■ TASK TO COMPLETE
Images are to be skipped; everything else in the records must be repeated exactly.

■ MATERIAL FOR THE TASK
○ ○ ○ ○ ○

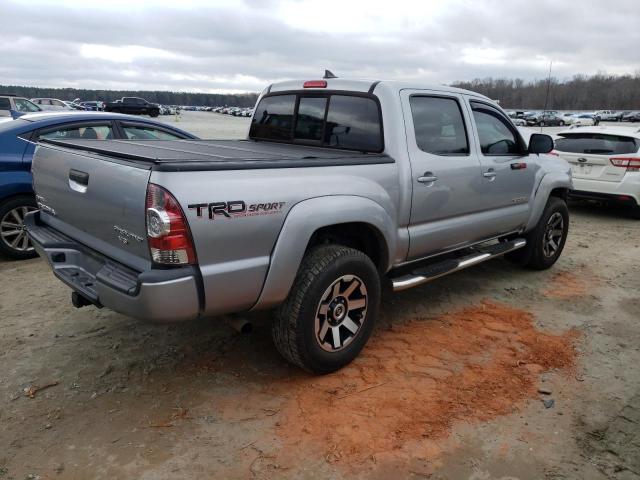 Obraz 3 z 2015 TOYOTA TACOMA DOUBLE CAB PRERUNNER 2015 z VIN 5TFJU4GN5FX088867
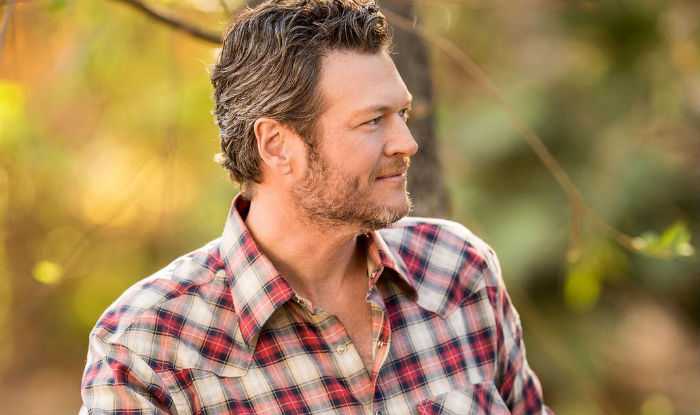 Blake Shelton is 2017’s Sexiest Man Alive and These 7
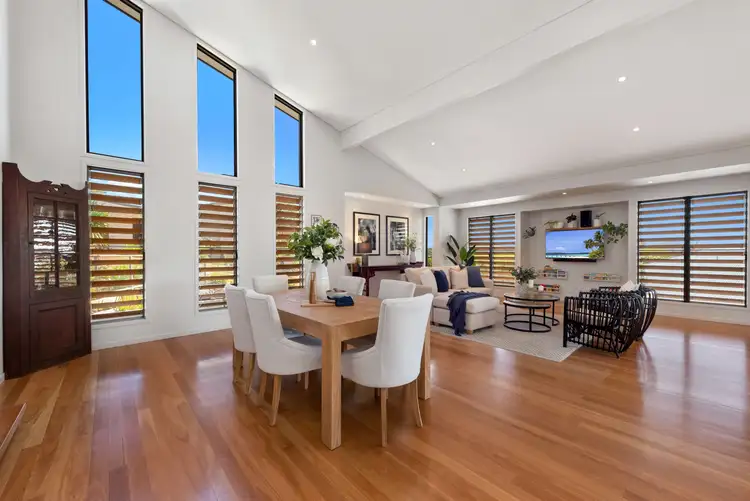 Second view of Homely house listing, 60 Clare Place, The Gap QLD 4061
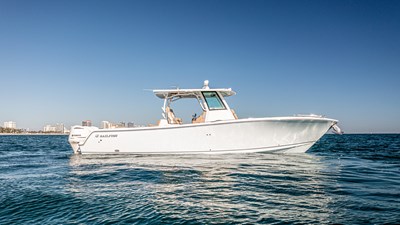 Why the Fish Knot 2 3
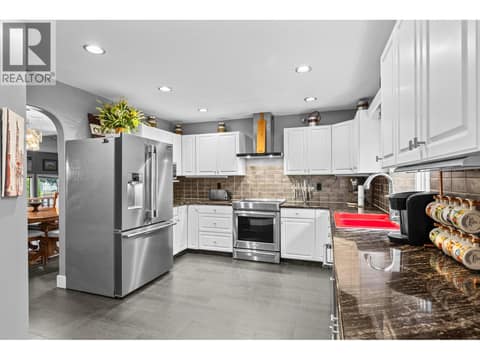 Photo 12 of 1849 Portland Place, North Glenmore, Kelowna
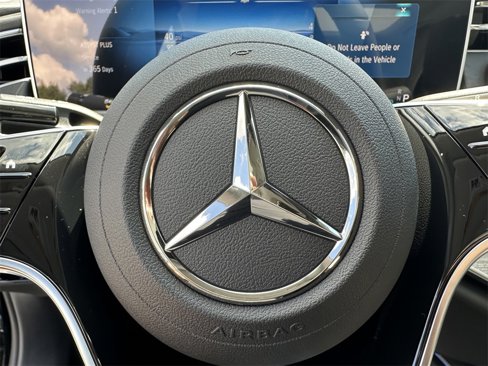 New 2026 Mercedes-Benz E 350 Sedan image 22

○ ○ ○ ○ ○

■ RESPONSE TO THIS EXERCISE
 Obraz 3 z 2015 TOYOTA TACOMA DOUBLE CAB PRERUNNER 2015 z VIN 5TFJU4GN5FX088867
 Blake Shelton is 2017’s Sexiest Man Alive and These 7
 Second view of Homely house listing, 60 Clare Place, The Gap QLD 4061
 Why the Fish Knot 2 3
 Photo 12 of 1849 Portland Place, North Glenmore, Kelowna
 New 2026 Mercedes-Benz E 350 Sedan image 22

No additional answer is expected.